The latest stable version of R and many R packages from CRAN and the Bioconductor project are readily available in official Debian sid repositories.

Installation

With an appropriate entry in /etc/apt/sources.list (see below for Debian branches other than sid/unstable), the newest R release including recommended packages can be installed using a command sequence like

apt-get update
apt-get install r-base r-base-dev

While updating your package lists you might get a warning about a missing key, telling you that the integrity of packages can not be verified. You can ignore this if you trust the CRAN servers and continue with the installation. Otherwise, please refer to the section on secure apt below.

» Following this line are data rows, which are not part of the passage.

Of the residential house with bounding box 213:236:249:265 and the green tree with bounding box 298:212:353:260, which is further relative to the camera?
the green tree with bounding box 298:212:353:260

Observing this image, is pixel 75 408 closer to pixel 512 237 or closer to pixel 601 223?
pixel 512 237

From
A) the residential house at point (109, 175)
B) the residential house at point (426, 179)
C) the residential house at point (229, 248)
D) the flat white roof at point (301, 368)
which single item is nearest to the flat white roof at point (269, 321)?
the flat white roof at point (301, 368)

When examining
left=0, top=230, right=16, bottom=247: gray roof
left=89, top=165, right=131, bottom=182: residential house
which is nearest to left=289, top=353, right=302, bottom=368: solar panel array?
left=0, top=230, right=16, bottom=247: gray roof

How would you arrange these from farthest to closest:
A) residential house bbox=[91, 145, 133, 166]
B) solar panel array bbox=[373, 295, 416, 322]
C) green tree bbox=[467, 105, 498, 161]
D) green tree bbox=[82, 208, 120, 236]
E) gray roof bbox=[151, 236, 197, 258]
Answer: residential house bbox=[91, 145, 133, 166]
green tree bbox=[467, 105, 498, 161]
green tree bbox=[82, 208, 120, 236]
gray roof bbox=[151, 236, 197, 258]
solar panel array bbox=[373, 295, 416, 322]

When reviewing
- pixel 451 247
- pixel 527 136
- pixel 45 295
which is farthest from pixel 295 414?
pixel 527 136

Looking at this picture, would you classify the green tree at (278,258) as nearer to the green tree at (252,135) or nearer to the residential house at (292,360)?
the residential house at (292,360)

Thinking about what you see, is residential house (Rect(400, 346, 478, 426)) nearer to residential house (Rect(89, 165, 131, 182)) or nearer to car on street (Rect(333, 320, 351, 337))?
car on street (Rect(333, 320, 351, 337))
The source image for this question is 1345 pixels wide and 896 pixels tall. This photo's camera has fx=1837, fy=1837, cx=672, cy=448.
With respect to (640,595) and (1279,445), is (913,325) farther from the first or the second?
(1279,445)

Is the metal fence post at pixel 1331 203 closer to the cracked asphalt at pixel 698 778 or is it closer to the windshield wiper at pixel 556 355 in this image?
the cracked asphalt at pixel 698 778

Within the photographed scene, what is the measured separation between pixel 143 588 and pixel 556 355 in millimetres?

You only need r-base-dev if you want to compile R packages yourself or other software depending on R (see section below on administration and maintenance). Be aware that you may also have to install build dependencies (typically -dev packages containing headers). The list r-sig-debian is a good place to ask if you run into problems.

You may want to install the automatically tuned Atlas or the multi-threaded OpenBlas library in order to get higher performance for linear algebra operations

apt-get install libatlas3-base

or

apt-get install libopenblas-base

Administration and Maintenance

The R packages part of r-base and r-recommended are installed into the directory /usr/lib/R/library. The other R packages available as precompiled Debian packages r-cran-* and r-bioc-* are installed into /usr/lib/R/site-library.

These can be updated using usual Debian package maintenance tools like apt-get or aptitude.

The command

apt-cache rdepends r-base-core

shows all packages that depend on r-base-core. This comprises a large number of contributed packages from CRAN and other repositories.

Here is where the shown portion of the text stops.